Mackintosh's track record for producing some of Britain's best-loved musicals speaks for itself. In 2015, Les Miserables celebrated its 30th anniversary on the West End stage, for example.
But not all Broadway transfers are created equal. "Legally Blonde came from Broadway and was a bigger hit here than there. On the other hand, Rent transferred here and failed," pointed out veteran theater critic Mark Shenton, who serves as chair of the Critics' Circle drama section. "I suspect Hamilton will get a bit of opening momentum from the New York hype. But after that, it will be anyone's guess what will happen," he added.
Dom O'Hanlon, editor of London Theatre Guide, echoed Shenton's comments about the liability involved in transferring musicals.

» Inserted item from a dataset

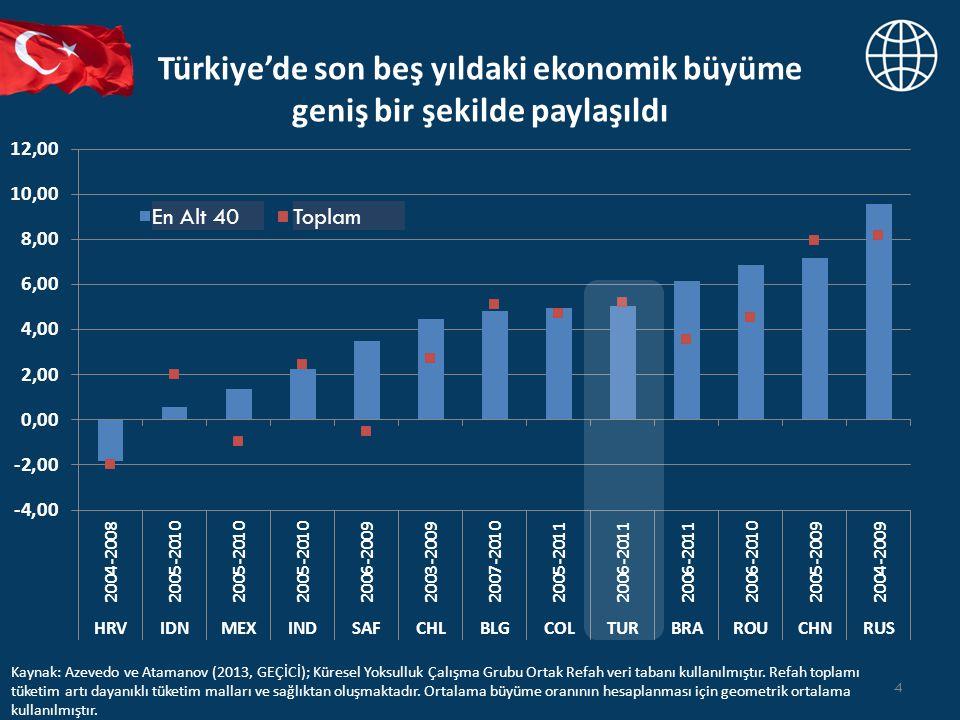 Türkiye'de son beş yıldaki ekonomik büyüme geniş bir şekilde paylaşıldı 4 Kaynak: Azevedo ve Atamanov (2013, GEÇİCİ); Küresel Yoksulluk Çalışma Grubu Ortak Refah veri tabanı kullanılmıştır.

"Theater is one of the riskiest business moves you can make—20 percent of musicals make back their investment and 80 percent will flop," he said. "Two of the recent examples [of Broadway shows] that haven't worked here are The Drowsy Chaperone and Spring Awakening. Spring Awakening was very similar [to Hamilton]—it had a very youthful American movement behind it, won Tony Awards, then came here and didn't last at all."
O'Hanlon believes Mackintosh's understanding of British sensibilities will be essential to Hamilton's success on the London stage. Having seen the musical in New York recently he said he "couldn't see how [the story] would get the same effect as it did in the U.S."
Alexander Hamilton features on the $10 bill and is part of history lessons taught in U.S. schools, thus those seeing the production on Broadway at least have some loose recognition of the political overtures in the plot. "That's not to say the U.K. couldn't get involved with that story, or be interested in that story, but it's a different on-ramp for American and U.K. audiences."
More accessible to British audiences, O'Hanlon says, will be the universal theme of love. Hamilton features a love triangle between Alexander Hamilton, his wife Elizabeth and her sister Angelica Schuyler Church. "History aside, it's something an English audience can relate to in the same way that watching Les Miserables, you don't need to know about the French revolution. You can get on board with it in a basic human way, see human relationships and see how the struggles people go through with," he said.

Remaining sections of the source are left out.